• Requirement: Without the pictures, print the lines from the one holding "Blackberry 9650 storm 2 odin" through the last line below, both included, exactly as they stand.

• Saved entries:
__________
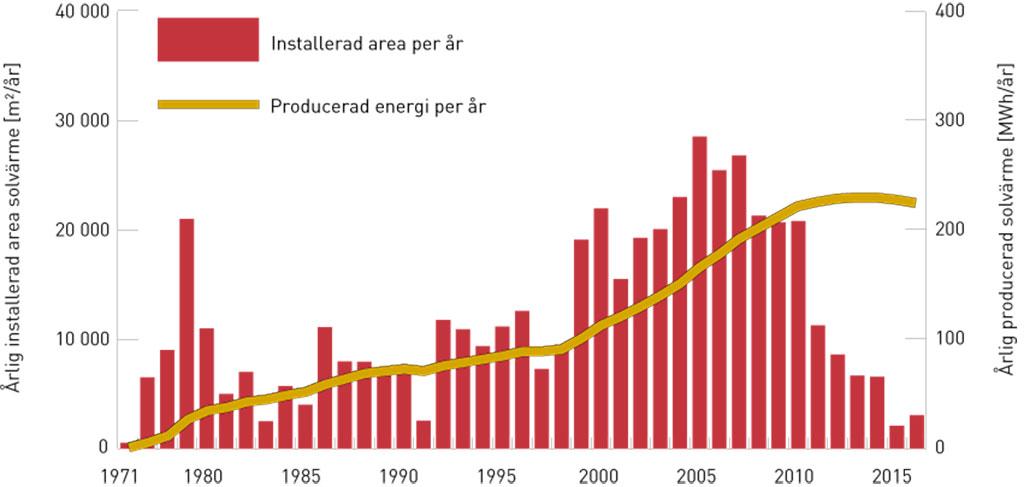 Markedsutviklingen for solvarme i Sverige. Årlig installert areal solvarme i Sverige samt den beregnede årlige varmeproduksjonen. Energiberegningen er basert på 400 kWh per år og m2 akkumulert solfangerareal med hensyn til beregnet demontering av eldre anlegg. Kilde: SP og Svensk Solenergi.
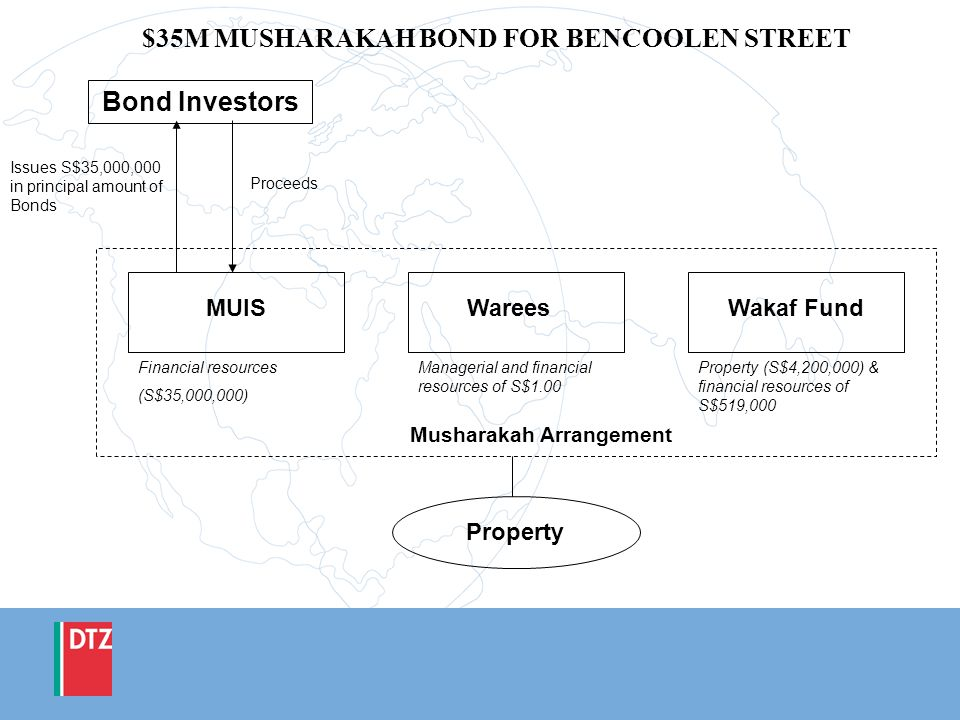 $35M MUSHARAKAH BOND FOR BENCOOLEN STREET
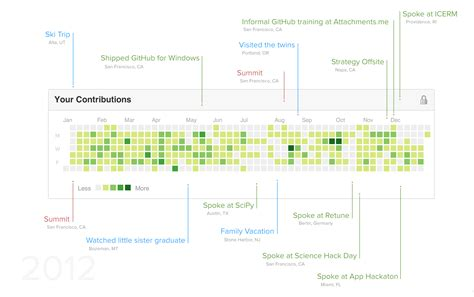 Cfcc Calendar Introducing Contributions 183 Github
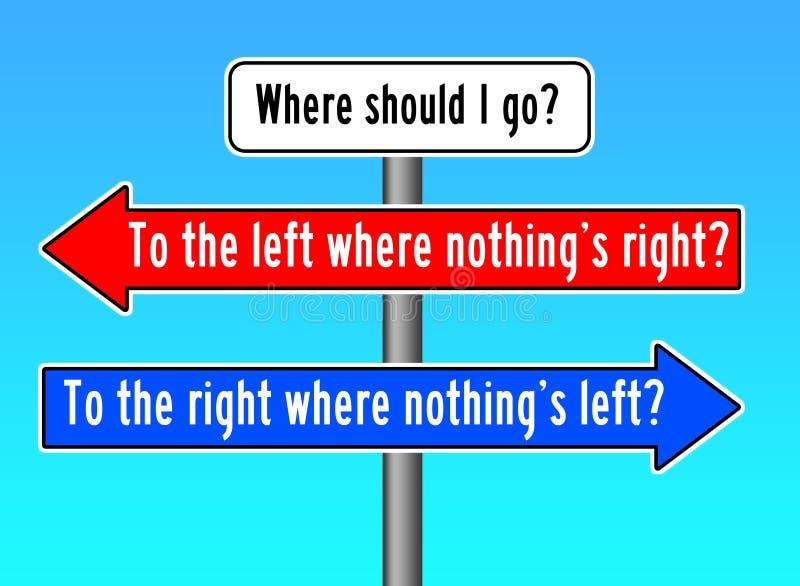 Aonde ir da esquerda à direita ilustração stock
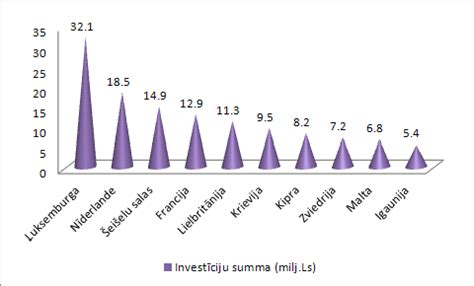 Pērn Latvijas uzņēmumi vislielākās investīcijas saņēmuši no Luksemburgas - 32,1 milj. Ls ...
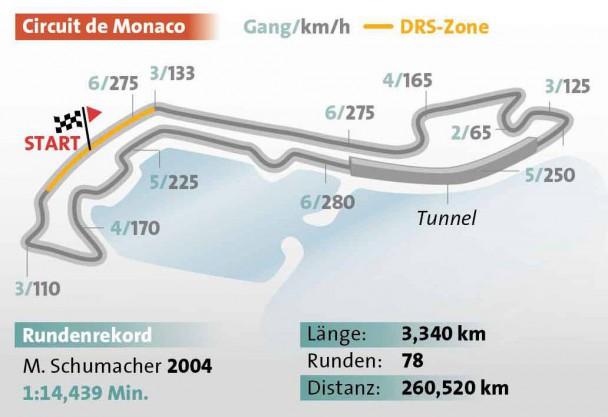 Die Formel-1-Strecke vom Großen Preis von Monaco
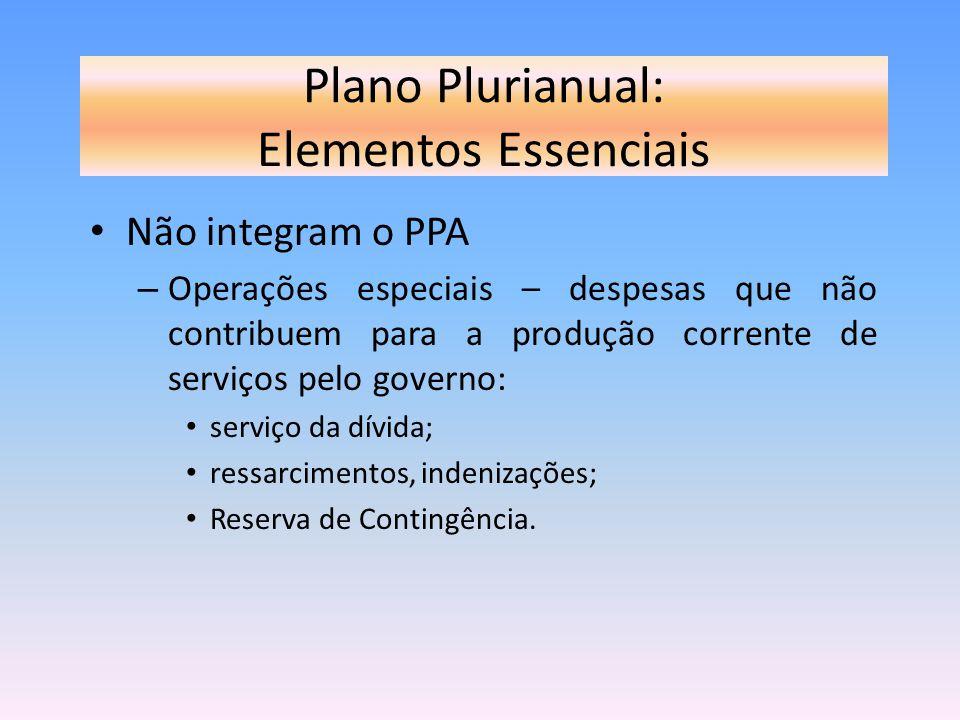 Plano Plurianual: Elementos Essenciais Não integram o PPA – Operações especiais – despesas que não contribuem para a produção corrente de serviços pel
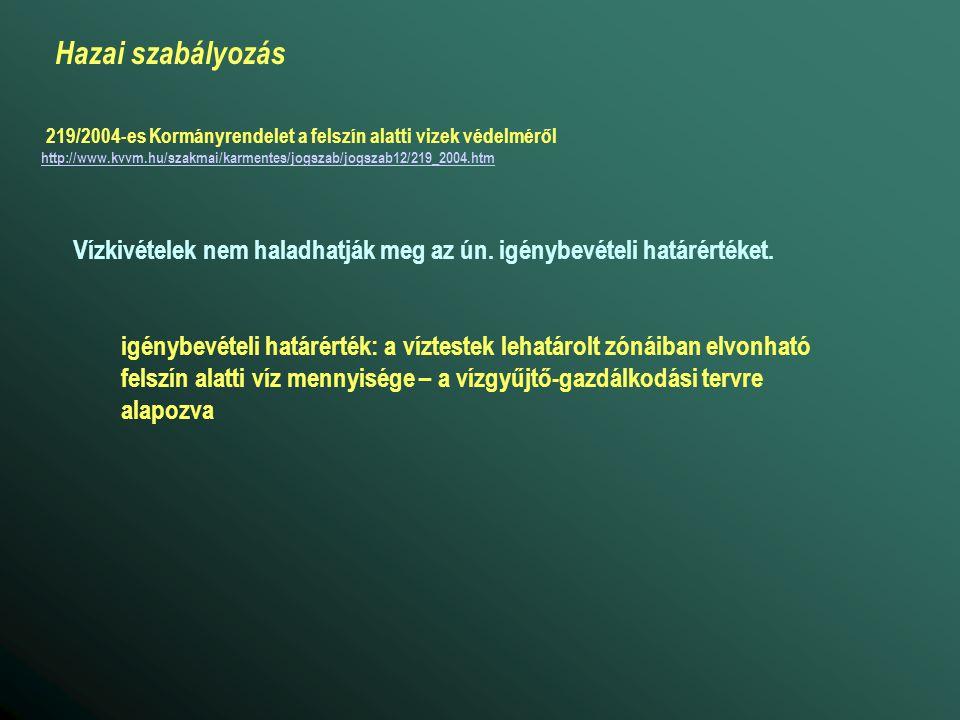 219/2004-es Kormányrendelet a felszín alatti vizek védelméről http://www.kvvm.hu/szakmai/karmentes/jogszab/jogszab12/219_2004.htm Vízkivételek nem haladhatják meg az ún.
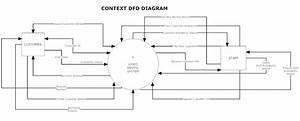 Blood Diagram Management Online Dfd Of Bank System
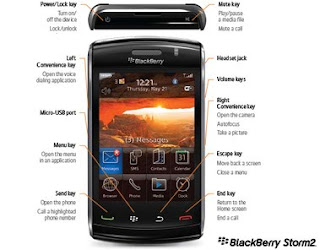 Blackberry 9650 storm 2 odin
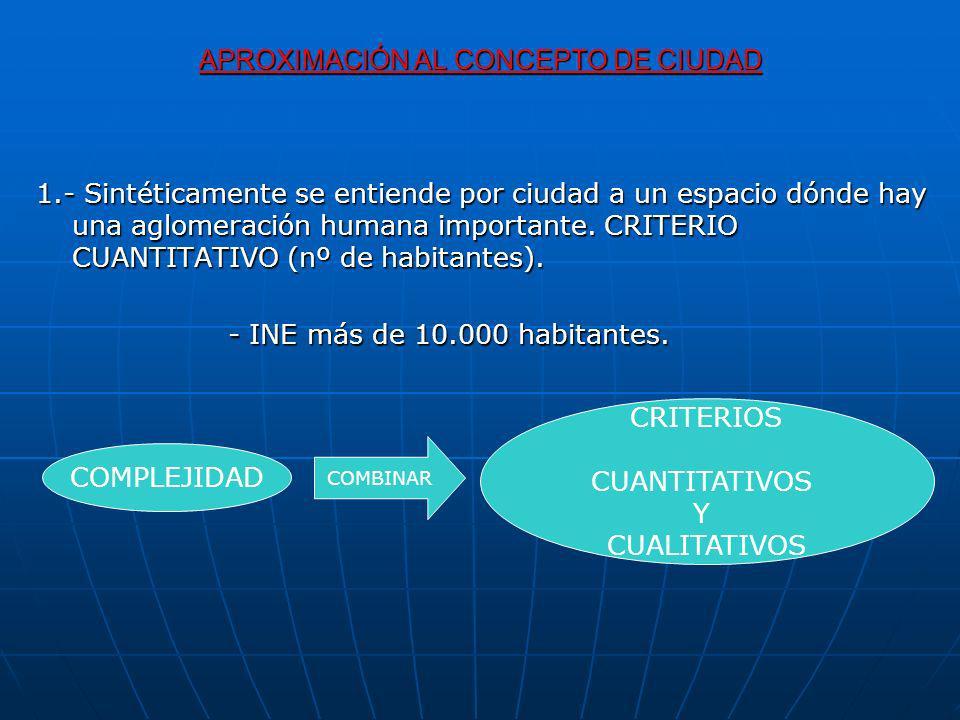 APROXIMACIÓN AL CONCEPTO DE CIUDAD CUALITATIVOS CRITERIO HISTÓRICO CRITERIO MORFOLÓGICO CRITERIO FUNCIONAL CRITERIO ESPACIAL CRITERIO CULTURAL Y SOCIAL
__________
• Exercise answer:
 Blackberry 9650 storm 2 odin
 APROXIMACIÓN AL CONCEPTO DE CIUDAD CUALITATIVOS CRITERIO HISTÓRICO CRITERIO MORFOLÓGICO CRITERIO FUNCIONAL CRITERIO ESPACIAL CRITERIO CULTURAL Y SOCIAL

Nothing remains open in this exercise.